PROBLEM SET.
[1] From the article on the county's crime-fighting technology, copy the passage starting with the words "By Linda Shepard" and ending after the words "not be available.".
[2] Answer these questions from the article on the county's crime-fighting technology:
(a) What does the new cyanoacrylate fuming chamber allow?
(b) How many years has Barbara Martin Bailey been with the Sheriff's Office?
(c) At which intersection does Robert Batzloff say there seems to be an accident every day?
[3] Summarize the article on the county's crime-fighting technology in two sentences.

EXCERPT PROVIDED.
----

County employs technology to fight crime

By Linda Shepard
C & G Staff Writer

PONTIAC — Today’s computer-generated data files take records to a new level. 

“We are now searching palm prints,” said Kurt Robinson, a laboratory specialist with the Oakland County Sheriff’s Office. “Palm prints are dozens of times larger than fingerprints, are very distinctive and are at most crime scenes.” In addition, a new cyanoacrylate fuming chamber allows latent prints to develop on objects, prints that otherwise would not be available.

Robinson was one of several Sheriff’s Office officials leading tours of the department’s newly refurbished facilities in Pontiac April 20. Oakland County Sheriff Michael Bouchard opened the doors of the county’s forensic science laboratories to guests.

Forensic artist Barbara Martin Bailey demonstrated three-dimensional facial reconstruction techniques done by utilizing postmortem photographs and X-rays. “I’ll go to the crime scene and do drawings,” she said. Often, she is asked to render age progressions to update missing person reports and update wanted fugitive photographs.

Bailey has been with the Sheriff’s Office for 39 years. “I started in 1968, combining art and science when no one thought it could be done,” she said.

Nearby, Crash Reconstruction Unit Deputy Robert Batzloff explained how his department determines the causes of traffic accidents. “We can download everything and make it 3-D,” he said, demonstrating through photographs a sequence of events surrounding a crash.

Automobile crashes are an all-too-common occurrence. “At Rochester Road and Auburn Road, it seems like there is an accident every day,” Batzloff said. 

In the “shooting room,” forensic lab specialist John Jacobs tests ammunition matches. Double microscopes examine minute ridges to find cartridges that held the same type of bullets.

----

RAW DATA.

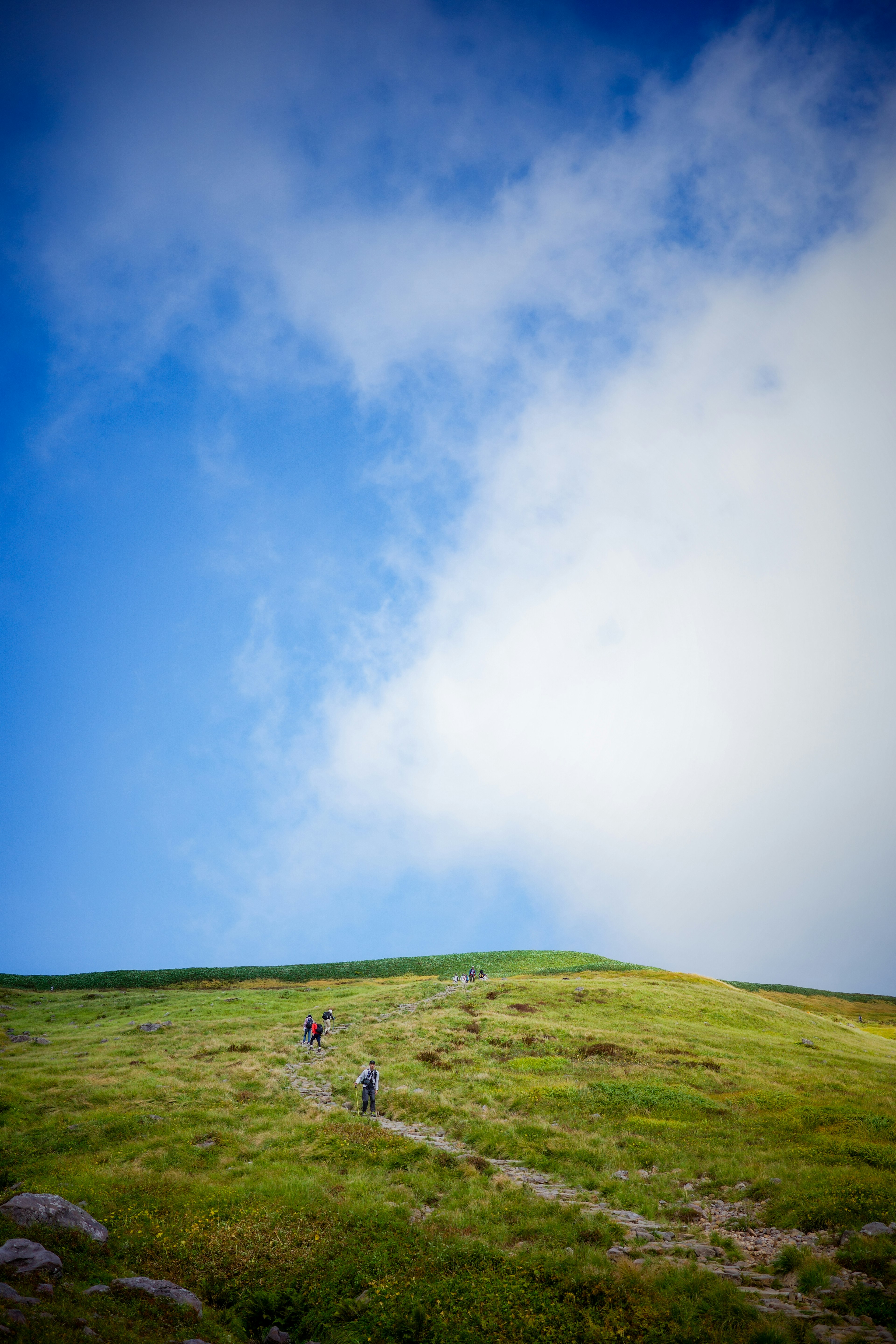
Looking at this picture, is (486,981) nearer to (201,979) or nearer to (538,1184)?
(201,979)

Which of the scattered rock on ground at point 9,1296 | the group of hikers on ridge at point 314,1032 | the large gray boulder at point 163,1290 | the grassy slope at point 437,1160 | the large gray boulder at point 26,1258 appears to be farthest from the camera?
the group of hikers on ridge at point 314,1032

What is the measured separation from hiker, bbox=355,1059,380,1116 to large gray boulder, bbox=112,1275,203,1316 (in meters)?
14.7

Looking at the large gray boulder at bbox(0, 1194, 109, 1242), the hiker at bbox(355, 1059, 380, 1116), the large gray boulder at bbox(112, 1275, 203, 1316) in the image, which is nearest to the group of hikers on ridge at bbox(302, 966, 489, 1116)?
the hiker at bbox(355, 1059, 380, 1116)

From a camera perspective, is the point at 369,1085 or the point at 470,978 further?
the point at 470,978

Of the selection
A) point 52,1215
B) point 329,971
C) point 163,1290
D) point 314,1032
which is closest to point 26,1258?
point 52,1215

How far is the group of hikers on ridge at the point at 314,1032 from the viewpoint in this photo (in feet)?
138

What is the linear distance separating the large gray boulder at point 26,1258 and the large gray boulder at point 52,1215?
140 centimetres

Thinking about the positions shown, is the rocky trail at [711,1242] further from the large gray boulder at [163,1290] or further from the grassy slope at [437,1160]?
the large gray boulder at [163,1290]

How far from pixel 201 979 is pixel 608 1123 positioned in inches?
3133

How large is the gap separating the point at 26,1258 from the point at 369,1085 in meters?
17.0

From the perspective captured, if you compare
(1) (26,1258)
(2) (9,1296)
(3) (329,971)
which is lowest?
(3) (329,971)

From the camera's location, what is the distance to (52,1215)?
48.0 feet

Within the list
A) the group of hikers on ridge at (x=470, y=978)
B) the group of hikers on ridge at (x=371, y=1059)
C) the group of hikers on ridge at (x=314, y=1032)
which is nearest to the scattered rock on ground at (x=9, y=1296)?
the group of hikers on ridge at (x=371, y=1059)

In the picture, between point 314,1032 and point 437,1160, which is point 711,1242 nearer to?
point 437,1160
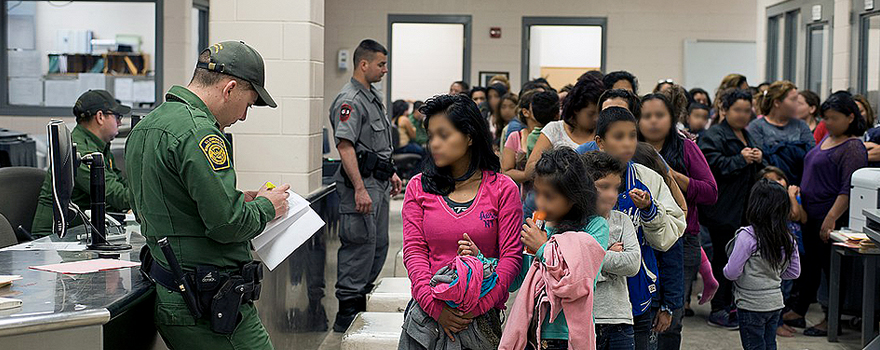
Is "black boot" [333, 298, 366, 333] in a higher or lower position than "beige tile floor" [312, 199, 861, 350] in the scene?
higher

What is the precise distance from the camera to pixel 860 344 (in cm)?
577

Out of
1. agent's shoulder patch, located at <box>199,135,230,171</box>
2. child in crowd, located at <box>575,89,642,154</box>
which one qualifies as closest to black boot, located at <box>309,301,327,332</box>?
child in crowd, located at <box>575,89,642,154</box>

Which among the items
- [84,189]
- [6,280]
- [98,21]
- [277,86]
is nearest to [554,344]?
[6,280]

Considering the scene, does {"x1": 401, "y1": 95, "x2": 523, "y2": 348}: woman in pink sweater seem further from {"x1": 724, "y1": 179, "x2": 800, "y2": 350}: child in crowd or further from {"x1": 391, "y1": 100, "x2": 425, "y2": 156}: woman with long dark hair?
{"x1": 391, "y1": 100, "x2": 425, "y2": 156}: woman with long dark hair

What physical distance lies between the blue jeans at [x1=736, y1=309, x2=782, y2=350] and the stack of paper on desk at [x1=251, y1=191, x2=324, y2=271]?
2.45 metres

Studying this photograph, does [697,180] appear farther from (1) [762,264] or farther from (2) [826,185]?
(2) [826,185]

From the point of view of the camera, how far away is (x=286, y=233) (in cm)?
326

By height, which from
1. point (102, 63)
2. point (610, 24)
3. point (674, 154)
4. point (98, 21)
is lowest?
point (674, 154)

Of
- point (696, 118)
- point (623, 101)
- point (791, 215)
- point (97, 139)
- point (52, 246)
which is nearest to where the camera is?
point (52, 246)

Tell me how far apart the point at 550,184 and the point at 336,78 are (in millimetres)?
11542

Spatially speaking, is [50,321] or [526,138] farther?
[526,138]

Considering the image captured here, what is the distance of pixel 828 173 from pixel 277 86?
11.3 feet

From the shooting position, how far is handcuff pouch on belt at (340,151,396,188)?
18.6 feet

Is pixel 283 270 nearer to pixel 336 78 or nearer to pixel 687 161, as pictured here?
pixel 687 161
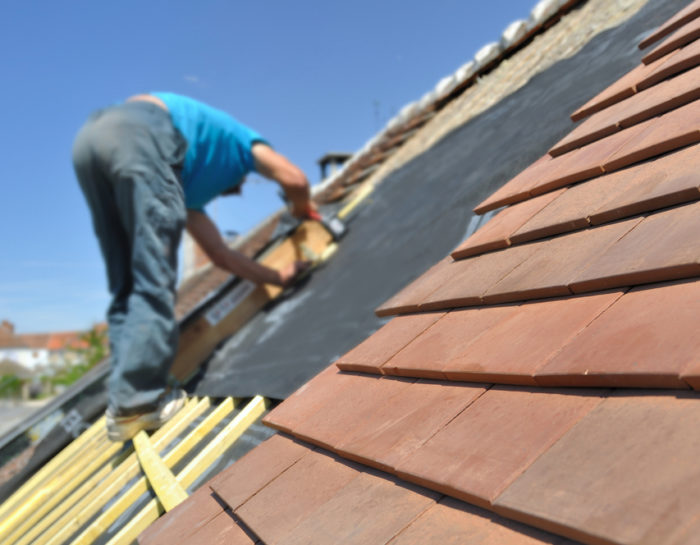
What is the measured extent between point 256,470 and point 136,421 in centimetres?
180

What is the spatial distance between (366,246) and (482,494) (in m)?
2.90

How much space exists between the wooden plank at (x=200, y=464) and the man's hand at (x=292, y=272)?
6.14 feet

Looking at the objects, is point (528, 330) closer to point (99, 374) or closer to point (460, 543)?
point (460, 543)

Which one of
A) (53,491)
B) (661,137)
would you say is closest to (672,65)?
(661,137)

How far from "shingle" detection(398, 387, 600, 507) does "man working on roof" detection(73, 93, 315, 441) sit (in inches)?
91.9

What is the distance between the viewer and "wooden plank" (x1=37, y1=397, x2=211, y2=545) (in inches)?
90.2

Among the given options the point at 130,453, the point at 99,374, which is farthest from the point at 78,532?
the point at 99,374

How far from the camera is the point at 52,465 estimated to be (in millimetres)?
3422

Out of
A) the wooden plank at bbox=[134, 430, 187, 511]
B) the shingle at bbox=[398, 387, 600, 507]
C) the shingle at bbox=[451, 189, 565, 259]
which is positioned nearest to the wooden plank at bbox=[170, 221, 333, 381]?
the wooden plank at bbox=[134, 430, 187, 511]

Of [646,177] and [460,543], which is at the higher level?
[646,177]

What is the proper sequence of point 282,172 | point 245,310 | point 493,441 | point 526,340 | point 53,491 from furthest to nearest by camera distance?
point 245,310 < point 282,172 < point 53,491 < point 526,340 < point 493,441

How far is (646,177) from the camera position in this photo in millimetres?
1300

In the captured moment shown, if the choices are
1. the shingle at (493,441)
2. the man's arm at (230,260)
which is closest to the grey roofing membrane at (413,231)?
the man's arm at (230,260)

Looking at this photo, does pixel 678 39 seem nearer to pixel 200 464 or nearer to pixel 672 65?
pixel 672 65
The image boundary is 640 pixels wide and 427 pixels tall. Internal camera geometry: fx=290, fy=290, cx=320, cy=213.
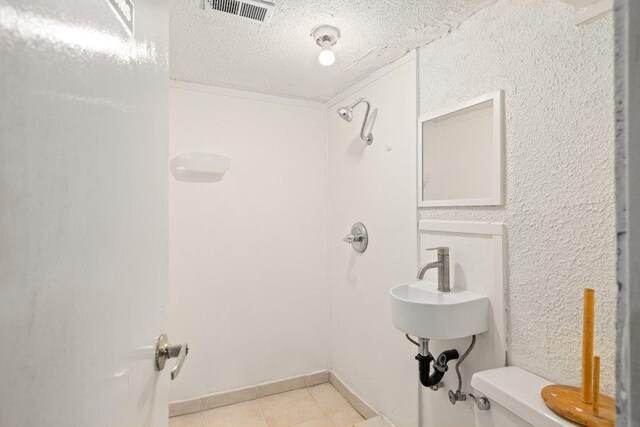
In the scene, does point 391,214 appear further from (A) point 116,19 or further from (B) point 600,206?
(A) point 116,19

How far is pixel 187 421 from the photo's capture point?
5.74 feet

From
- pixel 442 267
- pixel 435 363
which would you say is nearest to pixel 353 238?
pixel 442 267

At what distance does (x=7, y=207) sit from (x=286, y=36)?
142 centimetres

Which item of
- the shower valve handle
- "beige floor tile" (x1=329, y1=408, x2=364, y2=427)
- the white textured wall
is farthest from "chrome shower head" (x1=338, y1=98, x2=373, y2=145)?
"beige floor tile" (x1=329, y1=408, x2=364, y2=427)

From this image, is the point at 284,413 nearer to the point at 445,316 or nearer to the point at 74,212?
the point at 445,316

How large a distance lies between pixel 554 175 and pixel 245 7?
1.30m

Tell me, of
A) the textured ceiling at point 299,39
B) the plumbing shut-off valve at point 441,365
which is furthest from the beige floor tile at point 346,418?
the textured ceiling at point 299,39

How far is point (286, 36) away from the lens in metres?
1.38

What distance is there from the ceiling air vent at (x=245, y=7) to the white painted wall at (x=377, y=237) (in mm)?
745

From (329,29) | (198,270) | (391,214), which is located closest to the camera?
(329,29)

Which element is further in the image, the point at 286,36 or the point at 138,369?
the point at 286,36

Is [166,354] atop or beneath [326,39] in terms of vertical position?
beneath

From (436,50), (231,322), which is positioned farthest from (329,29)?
(231,322)

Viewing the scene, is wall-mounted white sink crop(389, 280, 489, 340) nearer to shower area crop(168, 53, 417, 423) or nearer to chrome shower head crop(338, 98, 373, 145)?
shower area crop(168, 53, 417, 423)
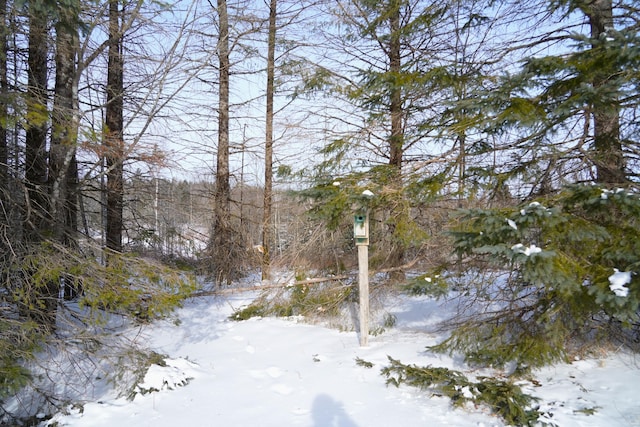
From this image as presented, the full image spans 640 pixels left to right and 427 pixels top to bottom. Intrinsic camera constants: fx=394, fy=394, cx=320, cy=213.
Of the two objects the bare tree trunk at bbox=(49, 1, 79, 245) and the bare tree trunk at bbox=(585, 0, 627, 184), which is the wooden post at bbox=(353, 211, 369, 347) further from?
the bare tree trunk at bbox=(49, 1, 79, 245)

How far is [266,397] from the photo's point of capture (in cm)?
451

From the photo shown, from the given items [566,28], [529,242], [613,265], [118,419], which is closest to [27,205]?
[118,419]

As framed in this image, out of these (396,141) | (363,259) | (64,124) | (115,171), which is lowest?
(363,259)

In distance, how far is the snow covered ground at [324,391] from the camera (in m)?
3.74

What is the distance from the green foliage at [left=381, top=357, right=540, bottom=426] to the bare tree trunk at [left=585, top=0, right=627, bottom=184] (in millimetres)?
2585

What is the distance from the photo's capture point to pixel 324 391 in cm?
458

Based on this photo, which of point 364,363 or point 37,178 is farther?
point 37,178

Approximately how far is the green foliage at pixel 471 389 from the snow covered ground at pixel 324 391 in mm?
95

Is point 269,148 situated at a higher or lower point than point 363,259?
higher

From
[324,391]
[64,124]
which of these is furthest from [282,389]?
[64,124]

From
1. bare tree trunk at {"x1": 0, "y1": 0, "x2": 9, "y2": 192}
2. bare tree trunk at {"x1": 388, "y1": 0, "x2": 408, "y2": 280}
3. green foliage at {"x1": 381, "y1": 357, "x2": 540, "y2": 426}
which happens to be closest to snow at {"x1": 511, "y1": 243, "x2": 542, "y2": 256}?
green foliage at {"x1": 381, "y1": 357, "x2": 540, "y2": 426}

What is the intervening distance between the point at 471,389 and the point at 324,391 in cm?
162

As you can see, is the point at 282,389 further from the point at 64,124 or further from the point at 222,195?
the point at 222,195

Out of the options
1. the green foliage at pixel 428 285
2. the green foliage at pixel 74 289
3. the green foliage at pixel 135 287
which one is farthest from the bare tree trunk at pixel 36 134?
the green foliage at pixel 428 285
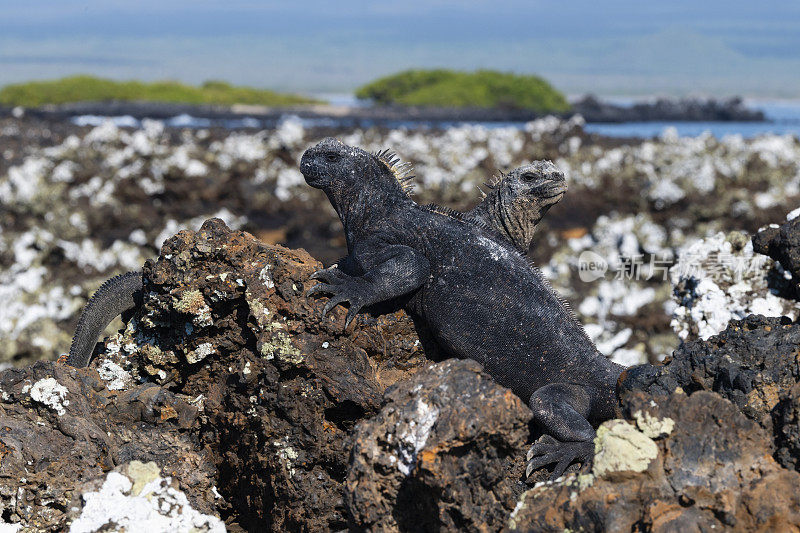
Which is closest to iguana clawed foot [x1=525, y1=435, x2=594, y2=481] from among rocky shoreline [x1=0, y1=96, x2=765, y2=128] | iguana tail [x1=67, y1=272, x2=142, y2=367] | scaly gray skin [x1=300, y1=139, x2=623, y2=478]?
scaly gray skin [x1=300, y1=139, x2=623, y2=478]

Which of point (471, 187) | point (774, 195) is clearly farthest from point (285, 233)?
point (774, 195)

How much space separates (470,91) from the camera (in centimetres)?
4872

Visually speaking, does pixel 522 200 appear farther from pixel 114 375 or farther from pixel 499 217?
pixel 114 375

----

RESPONSES FOR EACH TASK.
[1]
By Linda Shepard
C & G Staff Writer

PONTIAC — Today’s computer-generated data files take records to a new level. 

“We are now searching palm prints,” said Kurt Robinson, a laboratory specialist with the Oakland County Sheriff’s Office. “Palm prints are dozens of times larger than fingerprints, are very distinctive and are at most crime scenes.” In addition, a new cyanoacrylate fuming chamber allows latent prints to develop on objects, prints that otherwise would not be available.

[2]
(a) It allows latent prints to develop on objects.
(b) 39 years.
(c) Rochester Road and Auburn Road.

[3] On April 20, Oakland County Sheriff Michael Bouchard opened the county's forensic science laboratories to guests as officials led tours of the department's newly refurbished facilities in Pontiac. Staff showed the tools they use, including palm-print searches, a fuming chamber for latent prints, facial reconstruction and age progressions, 3-D crash reconstruction, and microscopes that match ammunition.